The United Nations Security Council voted Monday on a draft resolution aimed at reversing President Donald Trump’s controversial decision to move the United States Embassy in Israel from Tel Aviv to Jerusalem. The text of the resolution expressed “deep regret at recent decisions concerning the status of Jerusalem.”

Though 14 of the 15 members of the Security Council voted in favor of the resolution, it was struck down by a U.S. veto.

“We do it with no joy, but we do it with no reluctance,” U.S. Ambassador to the U.N. Nikki Haley said following the vote, as quoted by Reuters. “The fact that this veto is being done in defense of American sovereignty and in defense of America’s role in the Middle East peace process is not a source of embarrassment for us; it should be an embarrassment to the remainder of the Security Council.

“What we witnessed here in the Security Council is an insult. It won’t be forgotten,” Haley added.

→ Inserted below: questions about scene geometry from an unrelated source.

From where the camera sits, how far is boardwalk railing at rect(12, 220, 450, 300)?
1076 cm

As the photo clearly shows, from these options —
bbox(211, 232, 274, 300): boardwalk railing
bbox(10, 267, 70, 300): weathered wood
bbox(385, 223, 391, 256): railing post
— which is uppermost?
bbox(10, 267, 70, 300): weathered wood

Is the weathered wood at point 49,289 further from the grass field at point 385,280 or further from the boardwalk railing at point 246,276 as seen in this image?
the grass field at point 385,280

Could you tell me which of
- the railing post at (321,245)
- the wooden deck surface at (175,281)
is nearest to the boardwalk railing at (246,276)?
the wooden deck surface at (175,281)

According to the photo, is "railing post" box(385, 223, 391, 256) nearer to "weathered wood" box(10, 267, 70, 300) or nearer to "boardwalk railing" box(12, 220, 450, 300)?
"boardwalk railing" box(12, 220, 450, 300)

Members of the U.N. Security Council raise their hands as they vote on a draft resolution that would reject U.S. President Donald Trump’s decision to recognize Jerusalem as the capital of Israel during a meeting on the situation in the Middle East, including Palestine on Dec. 18 in New York.
Members of the U.N. Security Council raise their hands as they vote on a draft resolution that would reject U.S. President Donald Trump’s decision to recognize Jerusalem as the capital of Israel during a meeting on the situation in the Middle East, including Palestine on Dec. 18 in New York. Kena Betancur/Getty Images

Though the Security Council resolution, which was drafted by Egypt, never explicitly mentioned the U.S. by name, it took aim at Trump’s decision by affirming “that any decisions and actions which purport to have altered the character, status or demographic composition of the Holy City of Jerusalem have no legal effect, are null and void and must be rescinded in compliance with relevant resolutions of the Security Council.”

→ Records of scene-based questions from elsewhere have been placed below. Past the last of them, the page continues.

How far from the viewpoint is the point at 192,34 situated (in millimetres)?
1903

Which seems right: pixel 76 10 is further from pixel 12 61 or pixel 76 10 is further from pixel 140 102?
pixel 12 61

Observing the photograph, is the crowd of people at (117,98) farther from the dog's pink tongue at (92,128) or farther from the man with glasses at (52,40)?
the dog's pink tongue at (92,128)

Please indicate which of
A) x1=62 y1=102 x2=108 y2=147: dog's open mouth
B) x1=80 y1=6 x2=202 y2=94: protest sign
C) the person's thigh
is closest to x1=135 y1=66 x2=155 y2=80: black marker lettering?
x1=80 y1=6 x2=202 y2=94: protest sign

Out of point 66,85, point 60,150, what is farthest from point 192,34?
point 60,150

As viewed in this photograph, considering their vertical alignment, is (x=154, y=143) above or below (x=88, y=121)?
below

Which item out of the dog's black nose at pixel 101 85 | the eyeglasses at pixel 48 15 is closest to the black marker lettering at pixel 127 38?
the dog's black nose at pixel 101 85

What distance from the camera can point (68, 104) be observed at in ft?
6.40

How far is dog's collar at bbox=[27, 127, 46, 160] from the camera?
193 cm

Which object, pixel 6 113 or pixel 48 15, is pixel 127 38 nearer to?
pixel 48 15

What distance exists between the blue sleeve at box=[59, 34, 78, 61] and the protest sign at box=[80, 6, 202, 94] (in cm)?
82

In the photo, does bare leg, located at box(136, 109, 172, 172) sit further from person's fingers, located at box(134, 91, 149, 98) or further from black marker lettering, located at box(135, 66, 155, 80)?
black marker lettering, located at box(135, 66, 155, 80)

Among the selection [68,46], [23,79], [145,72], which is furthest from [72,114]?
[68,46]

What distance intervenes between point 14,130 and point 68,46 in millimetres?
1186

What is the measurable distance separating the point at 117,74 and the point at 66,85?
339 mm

Haley’s decision to veto the vote marks the first time in more than six years the U.S. has exercised its veto in the Security Council, Reuters noted.

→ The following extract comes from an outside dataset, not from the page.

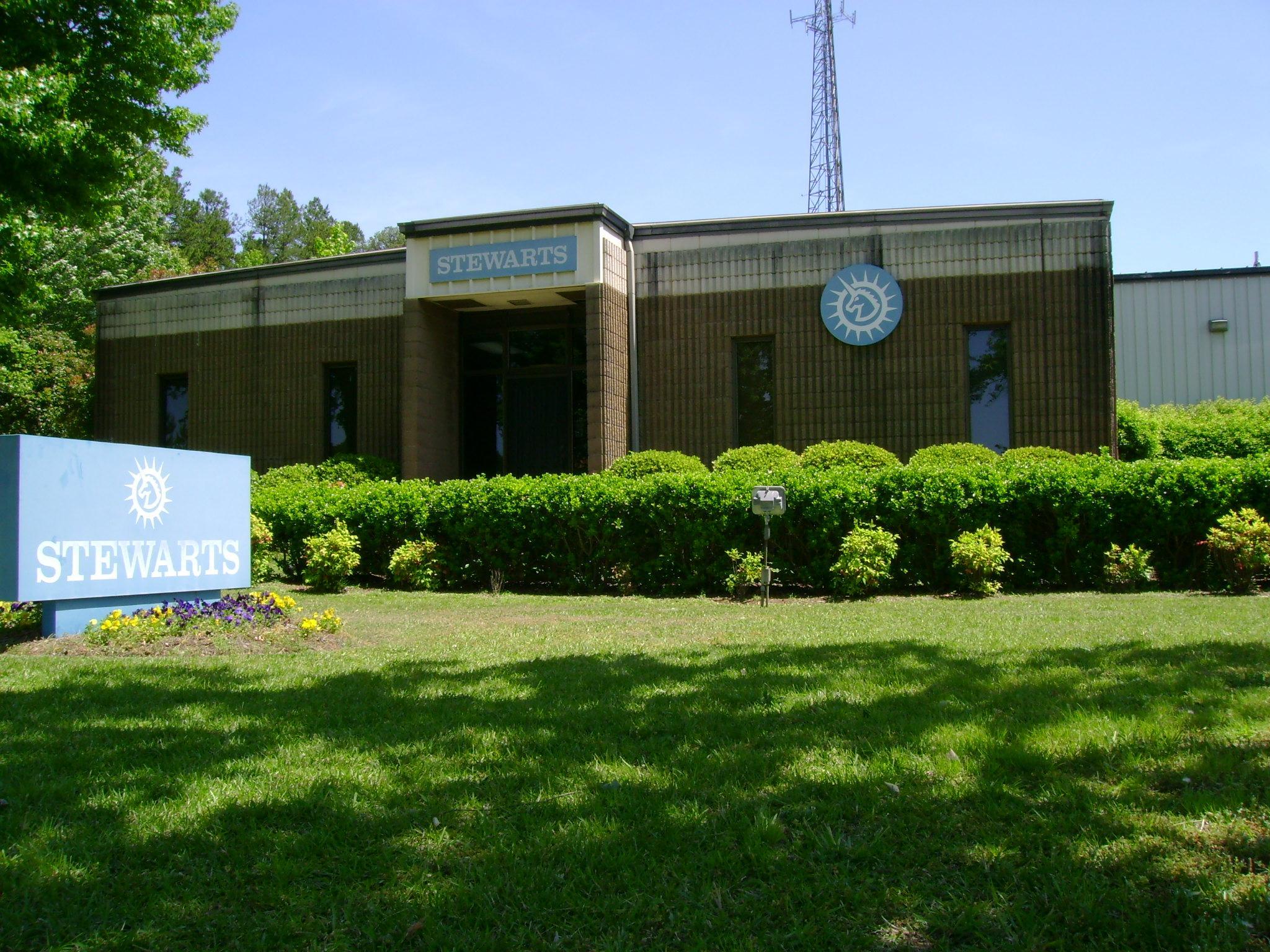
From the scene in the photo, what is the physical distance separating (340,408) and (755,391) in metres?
8.36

Trump’s recognition of Jerusalem as the Israeli capital has sparked criticism from leaders around the world, including key Western allies like the United Kingdom, France and Germany. The decision is regarded as being a slight to the Arab world and detrimental to the peace process between Israel and Palestine. It has also been criticized as a threat to counter-terrorism efforts.

“In the wake of the decision of the United States ... the situation has become more tense with an increase in incidents, notably rockets fired from Gaza and clashes between Palestinians and Israeli security forces,” U.N. Middle East peace envoy Nickolay Mladenov told the Security Council ahead of the vote, according to Reuters.

Israeli Prime Minister Benjamin Netanyahu thanked Haley for her veto in a video posted to Facebook after the vote.

“Thank you, ambassador Haley,” Netanyahu said. “On Hanukkah, you spoke like a Maccabee. You lit a candle of truth to dispel the darkness. One defeated the many; truth defeated lies. Thank you President Trump, thank you Nikki Haley.”

The Palestinians, meanwhile, have denounced the veto as a “provocation” and are planning to take further action. Palestinian foreign minister Riyad al-Malki said that the country would seek support in the U.N.’s General Assembly — where countries cannot exercise a veto — if Haley vetoed the decision, according to South Africa’s Sunday Times. The General Assembly is expected to discuss the Palestinian people’s right to self-determination during a session on Tuesday. Currently, the country is recognized in the U.N. as a “non-member observer state,” the Washington Post noted.

Palestinian President Mahmoud Abbas also said Monday that the country would no longer accept the U.S. as a Mideast mediator, adding that “a crazy person wouldn’t accept” Washington in the role after Trump’s decision, according to the Post.